**EXERCISE TASK:** Rewrite all the rows with "Coordinate frame" changed to "Reference frame", leaving everything else as it is.

Start EXERCISE INPUT

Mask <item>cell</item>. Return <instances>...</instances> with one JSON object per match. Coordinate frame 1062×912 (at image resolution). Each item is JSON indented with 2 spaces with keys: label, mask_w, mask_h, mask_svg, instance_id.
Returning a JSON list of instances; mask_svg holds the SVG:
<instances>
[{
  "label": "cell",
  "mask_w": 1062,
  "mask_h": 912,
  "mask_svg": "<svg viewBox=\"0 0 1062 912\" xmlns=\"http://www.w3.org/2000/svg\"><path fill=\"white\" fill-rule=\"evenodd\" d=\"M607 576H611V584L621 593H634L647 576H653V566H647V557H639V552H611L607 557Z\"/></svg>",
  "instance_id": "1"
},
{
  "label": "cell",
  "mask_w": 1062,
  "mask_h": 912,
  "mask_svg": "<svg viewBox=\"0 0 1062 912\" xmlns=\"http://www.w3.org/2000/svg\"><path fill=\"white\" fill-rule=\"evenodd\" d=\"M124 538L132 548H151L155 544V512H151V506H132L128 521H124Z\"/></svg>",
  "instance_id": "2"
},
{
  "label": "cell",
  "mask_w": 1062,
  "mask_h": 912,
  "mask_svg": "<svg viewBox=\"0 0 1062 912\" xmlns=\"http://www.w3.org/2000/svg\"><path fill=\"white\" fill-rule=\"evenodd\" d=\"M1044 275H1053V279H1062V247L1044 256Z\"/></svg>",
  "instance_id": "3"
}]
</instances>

End EXERCISE INPUT

**RESULT BELOW:**
Mask <item>cell</item>. Return <instances>...</instances> with one JSON object per match. Reference frame 1062×912 (at image resolution). Each item is JSON indented with 2 spaces with keys: label, mask_w, mask_h, mask_svg, instance_id.
Returning a JSON list of instances; mask_svg holds the SVG:
<instances>
[{
  "label": "cell",
  "mask_w": 1062,
  "mask_h": 912,
  "mask_svg": "<svg viewBox=\"0 0 1062 912\" xmlns=\"http://www.w3.org/2000/svg\"><path fill=\"white\" fill-rule=\"evenodd\" d=\"M607 576H611V584L621 593H634L647 576H653V566H647V557H639V552H611L607 557Z\"/></svg>",
  "instance_id": "1"
},
{
  "label": "cell",
  "mask_w": 1062,
  "mask_h": 912,
  "mask_svg": "<svg viewBox=\"0 0 1062 912\" xmlns=\"http://www.w3.org/2000/svg\"><path fill=\"white\" fill-rule=\"evenodd\" d=\"M124 538L132 548H151L155 544V512H151V506H132L128 521H124Z\"/></svg>",
  "instance_id": "2"
},
{
  "label": "cell",
  "mask_w": 1062,
  "mask_h": 912,
  "mask_svg": "<svg viewBox=\"0 0 1062 912\" xmlns=\"http://www.w3.org/2000/svg\"><path fill=\"white\" fill-rule=\"evenodd\" d=\"M1044 275H1053V279H1062V247L1044 256Z\"/></svg>",
  "instance_id": "3"
}]
</instances>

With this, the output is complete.